You know, poetry like that just soothes the soul. If they played more Ronnie Milsap to the inmates at the Hogwalla County Penitentiary, I bet you five brand new one-dollar bills that they’d have a lot less repeat business.
One thing about that song, though: Ronnie’s blind as a geriatric bat. So, if he’s hitchhiking, how on earth does he know when someone stops to pick him up? Heck, how does he keep himself from wandering into traffic? Come to think of it, I hadn’t heard anything out of ol’ Ronnie in a while–I wonder if he done stepped out in front of a bus? Lord, I hope not. That would put a serious crimp in my day, that’s for damn sure.

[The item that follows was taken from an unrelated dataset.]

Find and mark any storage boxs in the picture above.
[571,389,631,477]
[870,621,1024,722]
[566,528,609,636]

Well, praise the lord and pass the ammunition: I can see the Everlasting Arms Motor Park. Or at least the sign. A tornado whipped through here a couple of years ago and shot a Coke can right through the “P” in “PARK”, so now it looks like I live at the Everlasting Arms Motor Ark. Some folks like that because it sounds biblical, but personally, I’d rather have a new sign. I know Mr. Stouge got the insurance money to fix it, but he done invested it in something he calls the Pittsville Gastropub, just across the road. I remain largely uncertain what a “gastropub” is, but it appears to be fancy talk for a combination gas station-lunch buffet that caters mostly to Pentacostals after Sunday church. All I know for sure is, I got food poisoning from the butter beans. Earl tried to convince me it might’ve been from an old pint of ice cream I found at the back of the freezer and ate later that day, and maybe he had a point. But either way, I will never darken the doorway of that place again.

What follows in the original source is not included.